**Exercise set:**
1 – According to the talk announcement, whose care and custody did most mentally ill individuals in early twentieth-century Japan remain in?
2 – Extend the talk announcement, picking up after its final sentence.

**Provided text:**

________________________

Madness in the Early Twentieth-Century Japanese Family: Writing Away from Psychiatry

Presented by Dr. Yumi Kim


September 23rd, 2022, 4PM at Sherbrooke 680-Room 1041 McGill University

 


Although it is assumed that European-trained Japanese psychiatrists assumed control of the management of the mentally ill at the turn of the twentieth century, most afflicted individuals remained in their families' care and custody. This talk explores both the history of how family-based care intensified in Japan despite the introduction of psychiatry as well as the challenges of writing such a history. It shows how most histories based on the psychiatric archive have rendered invisible a crucial condition that enabled family-based care in the first place: a domestic and moral economy of caregiving dependent upon women's labor. By tracing how this project has shifted in focus from psychiatry to women's domestic caregiving, Kim aims to spark a conversation about the benefits of articulating the intellectual, social, and affective processes through which historians grapple with archival materials and write histories.

________________________

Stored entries
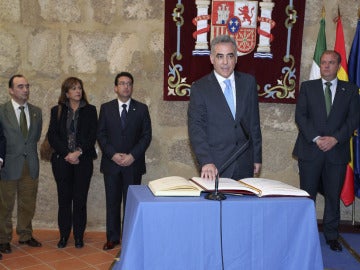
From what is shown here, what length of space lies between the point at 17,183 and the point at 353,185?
3201mm

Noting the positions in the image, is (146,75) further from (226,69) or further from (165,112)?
(226,69)

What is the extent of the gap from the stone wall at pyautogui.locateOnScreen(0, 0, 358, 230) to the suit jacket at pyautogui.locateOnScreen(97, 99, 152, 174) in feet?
1.84

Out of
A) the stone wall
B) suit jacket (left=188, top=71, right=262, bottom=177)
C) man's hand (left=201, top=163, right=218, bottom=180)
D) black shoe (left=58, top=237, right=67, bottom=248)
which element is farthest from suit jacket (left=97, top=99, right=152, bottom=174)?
man's hand (left=201, top=163, right=218, bottom=180)

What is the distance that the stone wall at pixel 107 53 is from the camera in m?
4.47

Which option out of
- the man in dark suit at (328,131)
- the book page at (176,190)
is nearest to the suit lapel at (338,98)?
the man in dark suit at (328,131)

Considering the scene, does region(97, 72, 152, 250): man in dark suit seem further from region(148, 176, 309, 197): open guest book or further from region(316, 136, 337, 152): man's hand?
region(148, 176, 309, 197): open guest book

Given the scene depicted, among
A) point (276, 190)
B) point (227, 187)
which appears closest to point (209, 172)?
point (227, 187)

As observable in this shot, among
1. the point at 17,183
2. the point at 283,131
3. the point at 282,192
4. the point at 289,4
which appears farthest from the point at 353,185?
the point at 17,183

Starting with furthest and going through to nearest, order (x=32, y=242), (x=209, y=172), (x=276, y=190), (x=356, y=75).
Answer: (x=356, y=75), (x=32, y=242), (x=209, y=172), (x=276, y=190)

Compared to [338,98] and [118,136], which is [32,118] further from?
[338,98]

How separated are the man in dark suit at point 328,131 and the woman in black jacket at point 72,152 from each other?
6.24 ft

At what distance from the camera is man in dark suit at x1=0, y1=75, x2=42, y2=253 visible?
151 inches

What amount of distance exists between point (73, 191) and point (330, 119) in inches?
93.0

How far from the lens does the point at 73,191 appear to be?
3994 mm
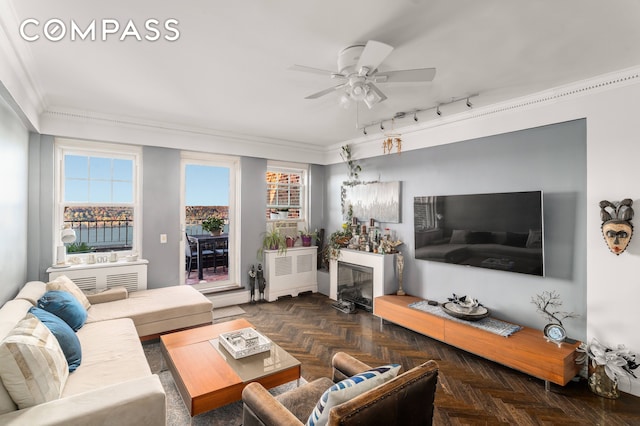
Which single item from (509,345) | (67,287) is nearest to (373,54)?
(509,345)

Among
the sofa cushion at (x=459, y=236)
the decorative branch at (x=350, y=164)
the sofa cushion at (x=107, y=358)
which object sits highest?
the decorative branch at (x=350, y=164)

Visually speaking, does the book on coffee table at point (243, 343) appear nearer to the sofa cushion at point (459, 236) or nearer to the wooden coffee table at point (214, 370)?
the wooden coffee table at point (214, 370)

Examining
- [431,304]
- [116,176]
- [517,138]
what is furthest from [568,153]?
[116,176]

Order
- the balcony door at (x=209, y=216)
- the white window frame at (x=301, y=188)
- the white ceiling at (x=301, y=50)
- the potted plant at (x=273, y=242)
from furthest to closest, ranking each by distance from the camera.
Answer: the white window frame at (x=301, y=188)
the potted plant at (x=273, y=242)
the balcony door at (x=209, y=216)
the white ceiling at (x=301, y=50)

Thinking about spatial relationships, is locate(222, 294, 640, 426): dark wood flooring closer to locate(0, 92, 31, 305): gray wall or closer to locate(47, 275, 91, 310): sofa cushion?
locate(47, 275, 91, 310): sofa cushion

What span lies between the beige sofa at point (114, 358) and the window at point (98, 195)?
2.88 feet

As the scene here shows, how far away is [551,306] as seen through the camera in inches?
118

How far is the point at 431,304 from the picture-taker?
3803 millimetres

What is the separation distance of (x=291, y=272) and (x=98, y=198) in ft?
9.94

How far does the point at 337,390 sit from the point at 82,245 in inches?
162

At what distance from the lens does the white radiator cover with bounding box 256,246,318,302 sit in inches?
203

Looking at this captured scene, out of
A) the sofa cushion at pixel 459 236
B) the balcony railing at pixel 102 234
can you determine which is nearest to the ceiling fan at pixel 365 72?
the sofa cushion at pixel 459 236

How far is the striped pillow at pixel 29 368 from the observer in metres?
1.50

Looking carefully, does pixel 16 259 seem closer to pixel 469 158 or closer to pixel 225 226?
pixel 225 226
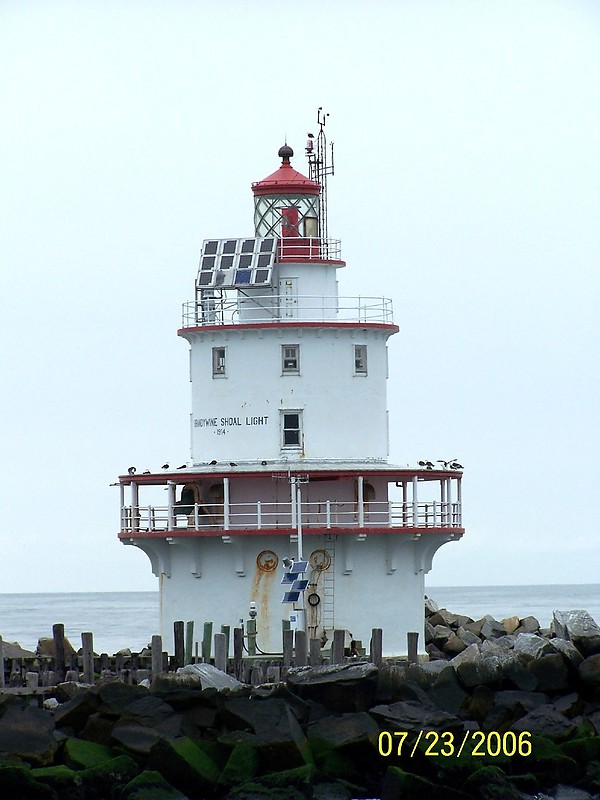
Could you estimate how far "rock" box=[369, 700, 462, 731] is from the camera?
40312mm

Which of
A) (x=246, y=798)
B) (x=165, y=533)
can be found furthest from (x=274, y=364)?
(x=246, y=798)

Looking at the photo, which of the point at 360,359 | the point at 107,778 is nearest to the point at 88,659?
the point at 107,778

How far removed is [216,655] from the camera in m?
45.7

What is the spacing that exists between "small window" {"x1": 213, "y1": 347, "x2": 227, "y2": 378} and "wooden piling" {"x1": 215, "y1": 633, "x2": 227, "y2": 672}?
6643 mm

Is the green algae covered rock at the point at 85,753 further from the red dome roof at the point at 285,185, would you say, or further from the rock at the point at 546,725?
the red dome roof at the point at 285,185

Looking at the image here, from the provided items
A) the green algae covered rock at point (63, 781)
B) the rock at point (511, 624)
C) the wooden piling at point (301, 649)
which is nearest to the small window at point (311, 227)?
the wooden piling at point (301, 649)

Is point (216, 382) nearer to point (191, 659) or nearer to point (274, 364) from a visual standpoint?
point (274, 364)

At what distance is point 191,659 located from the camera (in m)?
47.5

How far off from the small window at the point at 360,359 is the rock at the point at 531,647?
263 inches

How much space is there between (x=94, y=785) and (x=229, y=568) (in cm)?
1108

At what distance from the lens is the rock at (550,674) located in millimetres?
43094

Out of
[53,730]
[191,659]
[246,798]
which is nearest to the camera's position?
[246,798]
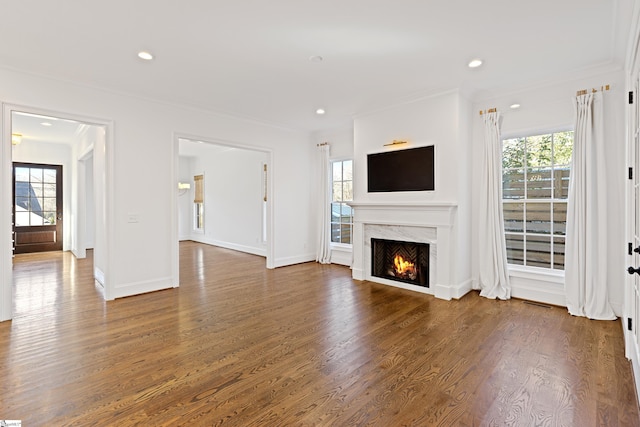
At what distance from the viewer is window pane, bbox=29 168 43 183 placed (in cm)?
757

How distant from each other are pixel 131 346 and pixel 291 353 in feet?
4.66

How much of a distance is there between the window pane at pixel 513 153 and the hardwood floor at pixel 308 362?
181 cm

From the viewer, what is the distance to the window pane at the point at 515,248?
13.7ft

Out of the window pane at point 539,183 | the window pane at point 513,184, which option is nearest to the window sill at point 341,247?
the window pane at point 513,184

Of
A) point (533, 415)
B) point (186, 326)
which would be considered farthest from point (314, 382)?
point (186, 326)

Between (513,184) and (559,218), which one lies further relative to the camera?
(513,184)

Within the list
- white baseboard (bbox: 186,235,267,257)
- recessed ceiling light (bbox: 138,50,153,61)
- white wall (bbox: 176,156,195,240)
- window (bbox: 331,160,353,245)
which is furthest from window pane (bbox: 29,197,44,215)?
window (bbox: 331,160,353,245)

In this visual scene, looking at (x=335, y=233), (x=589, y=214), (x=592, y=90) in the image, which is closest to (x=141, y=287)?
(x=335, y=233)

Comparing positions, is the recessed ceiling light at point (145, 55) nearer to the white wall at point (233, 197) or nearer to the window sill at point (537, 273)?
the white wall at point (233, 197)

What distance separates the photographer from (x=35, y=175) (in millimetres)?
7637

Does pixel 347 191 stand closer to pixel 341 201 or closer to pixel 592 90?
pixel 341 201

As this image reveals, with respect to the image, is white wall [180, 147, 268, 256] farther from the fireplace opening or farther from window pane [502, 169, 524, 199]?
window pane [502, 169, 524, 199]

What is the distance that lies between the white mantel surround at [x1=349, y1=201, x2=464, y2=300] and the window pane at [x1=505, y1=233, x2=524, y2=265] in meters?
0.69

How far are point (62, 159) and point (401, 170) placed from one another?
8.33 meters
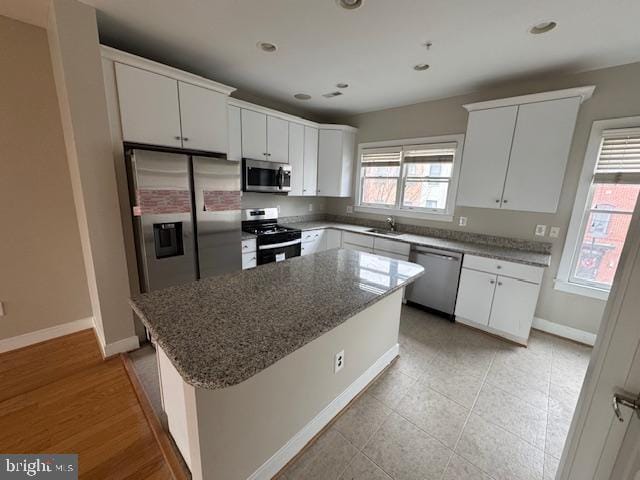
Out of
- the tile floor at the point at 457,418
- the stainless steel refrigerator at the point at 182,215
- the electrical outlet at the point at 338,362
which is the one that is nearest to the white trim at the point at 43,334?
the stainless steel refrigerator at the point at 182,215

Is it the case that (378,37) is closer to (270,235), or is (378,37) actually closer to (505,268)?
(270,235)

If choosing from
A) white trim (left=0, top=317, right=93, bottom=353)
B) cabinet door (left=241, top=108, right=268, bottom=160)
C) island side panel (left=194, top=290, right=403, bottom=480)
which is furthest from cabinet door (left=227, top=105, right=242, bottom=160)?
island side panel (left=194, top=290, right=403, bottom=480)

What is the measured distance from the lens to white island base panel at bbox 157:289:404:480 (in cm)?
105

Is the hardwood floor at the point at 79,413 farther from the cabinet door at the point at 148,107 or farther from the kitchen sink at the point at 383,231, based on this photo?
the kitchen sink at the point at 383,231

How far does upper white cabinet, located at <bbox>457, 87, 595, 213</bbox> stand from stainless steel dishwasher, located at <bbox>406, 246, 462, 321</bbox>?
0.69 m

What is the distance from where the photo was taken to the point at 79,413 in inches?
66.7

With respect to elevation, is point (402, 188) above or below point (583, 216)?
above

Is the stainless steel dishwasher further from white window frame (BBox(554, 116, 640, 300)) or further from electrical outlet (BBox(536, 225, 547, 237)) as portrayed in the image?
white window frame (BBox(554, 116, 640, 300))

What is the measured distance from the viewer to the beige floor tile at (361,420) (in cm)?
160

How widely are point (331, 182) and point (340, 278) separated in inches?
108

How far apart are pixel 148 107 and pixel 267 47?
3.72 ft

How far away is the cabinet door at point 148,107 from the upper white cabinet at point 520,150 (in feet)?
9.87

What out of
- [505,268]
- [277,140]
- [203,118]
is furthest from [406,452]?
[277,140]

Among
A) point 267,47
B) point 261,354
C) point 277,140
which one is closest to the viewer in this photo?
point 261,354
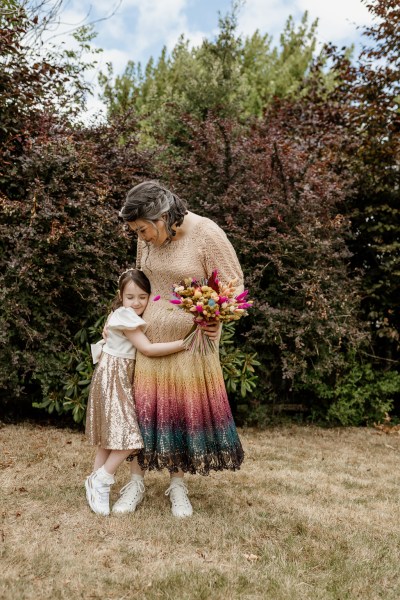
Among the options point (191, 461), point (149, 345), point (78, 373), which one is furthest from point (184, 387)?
point (78, 373)

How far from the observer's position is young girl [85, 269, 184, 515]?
310 cm

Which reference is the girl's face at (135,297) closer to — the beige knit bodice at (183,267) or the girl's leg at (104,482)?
the beige knit bodice at (183,267)

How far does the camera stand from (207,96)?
32.2 ft

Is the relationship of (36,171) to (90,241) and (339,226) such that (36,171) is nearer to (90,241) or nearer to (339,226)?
(90,241)

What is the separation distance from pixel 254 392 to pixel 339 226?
185 centimetres

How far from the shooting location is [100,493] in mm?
3143

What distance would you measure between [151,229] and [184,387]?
838 millimetres

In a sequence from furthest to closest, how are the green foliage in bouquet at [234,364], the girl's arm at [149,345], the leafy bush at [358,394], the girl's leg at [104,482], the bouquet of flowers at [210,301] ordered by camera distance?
the leafy bush at [358,394], the green foliage in bouquet at [234,364], the girl's leg at [104,482], the girl's arm at [149,345], the bouquet of flowers at [210,301]

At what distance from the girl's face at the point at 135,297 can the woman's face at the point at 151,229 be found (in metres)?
0.30

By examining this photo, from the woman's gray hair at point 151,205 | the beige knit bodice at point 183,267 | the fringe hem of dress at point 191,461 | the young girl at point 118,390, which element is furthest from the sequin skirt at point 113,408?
the woman's gray hair at point 151,205

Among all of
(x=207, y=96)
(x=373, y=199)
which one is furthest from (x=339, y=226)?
(x=207, y=96)

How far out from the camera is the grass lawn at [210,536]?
238 cm

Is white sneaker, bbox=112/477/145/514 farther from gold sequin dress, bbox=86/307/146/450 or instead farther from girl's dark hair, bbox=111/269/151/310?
girl's dark hair, bbox=111/269/151/310

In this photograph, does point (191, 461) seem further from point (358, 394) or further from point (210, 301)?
point (358, 394)
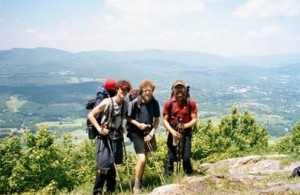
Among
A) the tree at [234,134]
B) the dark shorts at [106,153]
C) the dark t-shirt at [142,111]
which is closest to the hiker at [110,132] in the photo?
the dark shorts at [106,153]

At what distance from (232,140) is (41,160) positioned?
2177 centimetres

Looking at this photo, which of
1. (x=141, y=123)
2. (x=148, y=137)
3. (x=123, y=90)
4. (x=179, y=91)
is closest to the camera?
(x=123, y=90)

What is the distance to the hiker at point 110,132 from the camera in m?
7.88

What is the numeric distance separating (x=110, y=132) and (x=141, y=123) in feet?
2.64

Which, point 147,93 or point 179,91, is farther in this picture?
point 179,91

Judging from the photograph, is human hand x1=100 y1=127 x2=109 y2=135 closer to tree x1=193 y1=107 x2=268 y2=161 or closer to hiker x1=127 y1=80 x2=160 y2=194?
hiker x1=127 y1=80 x2=160 y2=194

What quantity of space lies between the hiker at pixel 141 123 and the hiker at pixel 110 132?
0.99 feet

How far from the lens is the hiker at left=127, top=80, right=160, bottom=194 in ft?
27.6

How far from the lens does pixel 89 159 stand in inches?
1731

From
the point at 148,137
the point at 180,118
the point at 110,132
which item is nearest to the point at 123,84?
the point at 110,132

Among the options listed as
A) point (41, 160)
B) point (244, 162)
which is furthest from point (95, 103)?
point (41, 160)

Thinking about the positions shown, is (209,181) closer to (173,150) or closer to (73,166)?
(173,150)

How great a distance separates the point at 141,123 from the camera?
8.54m

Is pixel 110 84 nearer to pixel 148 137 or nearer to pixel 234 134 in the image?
pixel 148 137
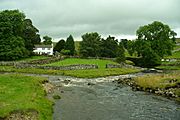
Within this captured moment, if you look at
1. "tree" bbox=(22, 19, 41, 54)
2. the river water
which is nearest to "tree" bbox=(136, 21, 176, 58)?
"tree" bbox=(22, 19, 41, 54)

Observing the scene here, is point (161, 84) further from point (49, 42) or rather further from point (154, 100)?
point (49, 42)

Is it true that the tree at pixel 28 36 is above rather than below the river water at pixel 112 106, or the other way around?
above

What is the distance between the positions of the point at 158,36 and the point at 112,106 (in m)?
83.9

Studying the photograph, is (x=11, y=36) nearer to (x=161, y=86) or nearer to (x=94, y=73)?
(x=94, y=73)

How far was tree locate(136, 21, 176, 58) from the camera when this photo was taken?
114 metres

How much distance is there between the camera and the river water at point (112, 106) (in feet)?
104

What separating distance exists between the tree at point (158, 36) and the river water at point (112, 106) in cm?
6760

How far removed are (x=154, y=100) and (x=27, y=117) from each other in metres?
21.1

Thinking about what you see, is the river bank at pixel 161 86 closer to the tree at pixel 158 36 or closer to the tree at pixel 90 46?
the tree at pixel 158 36

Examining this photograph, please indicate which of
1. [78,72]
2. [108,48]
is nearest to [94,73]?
[78,72]

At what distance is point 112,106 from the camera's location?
37.5 meters

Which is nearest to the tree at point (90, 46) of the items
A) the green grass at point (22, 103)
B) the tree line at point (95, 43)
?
the tree line at point (95, 43)

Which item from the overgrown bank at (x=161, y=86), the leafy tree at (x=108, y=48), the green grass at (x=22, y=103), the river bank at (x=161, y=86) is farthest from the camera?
the leafy tree at (x=108, y=48)

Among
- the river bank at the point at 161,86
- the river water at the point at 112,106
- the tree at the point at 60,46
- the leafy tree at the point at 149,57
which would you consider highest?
the tree at the point at 60,46
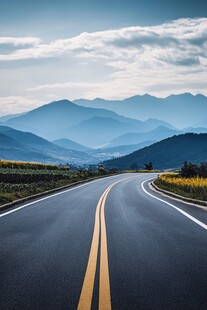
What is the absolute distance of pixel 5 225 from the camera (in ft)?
32.4

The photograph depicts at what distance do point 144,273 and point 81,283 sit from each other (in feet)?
3.26

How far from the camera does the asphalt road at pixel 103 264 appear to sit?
4.44 metres

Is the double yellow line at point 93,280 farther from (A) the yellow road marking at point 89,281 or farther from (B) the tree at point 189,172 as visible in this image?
(B) the tree at point 189,172

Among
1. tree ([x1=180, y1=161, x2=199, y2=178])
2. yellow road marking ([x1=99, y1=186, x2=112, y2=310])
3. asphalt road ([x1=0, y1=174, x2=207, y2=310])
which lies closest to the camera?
yellow road marking ([x1=99, y1=186, x2=112, y2=310])

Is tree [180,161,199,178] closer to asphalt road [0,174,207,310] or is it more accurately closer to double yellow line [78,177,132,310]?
asphalt road [0,174,207,310]

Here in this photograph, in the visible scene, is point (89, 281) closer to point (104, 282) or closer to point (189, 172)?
point (104, 282)

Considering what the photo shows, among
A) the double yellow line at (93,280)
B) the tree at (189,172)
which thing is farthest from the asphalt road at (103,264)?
the tree at (189,172)

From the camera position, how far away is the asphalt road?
444 centimetres

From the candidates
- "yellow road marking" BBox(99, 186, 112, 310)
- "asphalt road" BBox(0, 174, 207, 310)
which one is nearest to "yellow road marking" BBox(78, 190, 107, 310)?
"asphalt road" BBox(0, 174, 207, 310)

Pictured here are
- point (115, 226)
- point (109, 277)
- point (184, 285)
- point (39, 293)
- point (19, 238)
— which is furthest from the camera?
point (115, 226)

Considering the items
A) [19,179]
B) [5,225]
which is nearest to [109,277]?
[5,225]

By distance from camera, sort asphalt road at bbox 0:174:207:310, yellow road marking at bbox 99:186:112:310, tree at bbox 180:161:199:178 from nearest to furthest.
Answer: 1. yellow road marking at bbox 99:186:112:310
2. asphalt road at bbox 0:174:207:310
3. tree at bbox 180:161:199:178

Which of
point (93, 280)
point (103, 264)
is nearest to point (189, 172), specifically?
point (103, 264)

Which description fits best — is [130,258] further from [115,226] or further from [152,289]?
[115,226]
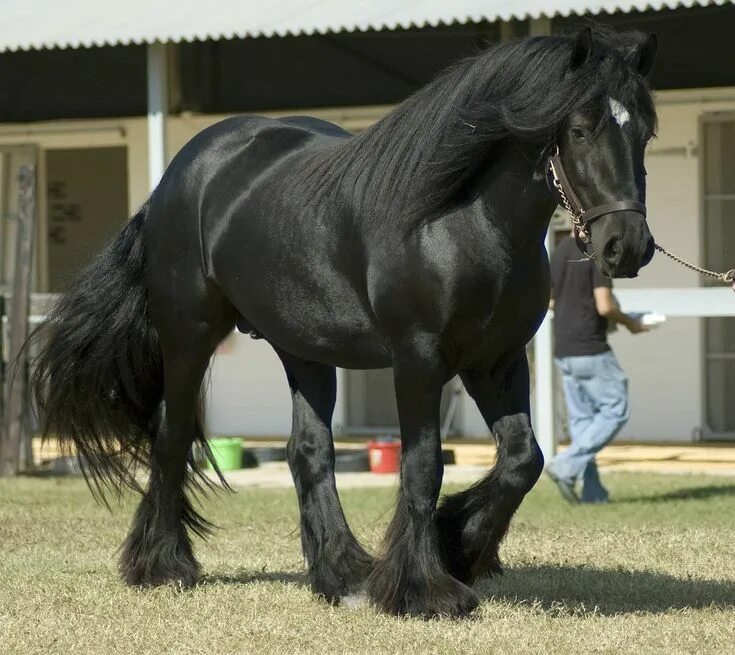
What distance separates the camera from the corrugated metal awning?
394 inches

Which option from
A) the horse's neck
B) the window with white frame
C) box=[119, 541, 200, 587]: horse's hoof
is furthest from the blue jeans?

________________________

**Answers by item number:**
1 – Their families' care and custody.

2 –
 


Portrait of Dr. H. Yumi KimDr. H. Yumi Kim

Yumi Kim is a historian with research and teaching interests in histories of medicine, psychiatry, gender, family, colonialism, and religion in East Asia and Pacific Empires in the nineteenth and twentieth centuries. Her work offers a new feminist methodology for archival work and thus supports our series' vision of innovating various fields--in this case, history of science--through a feminist lens.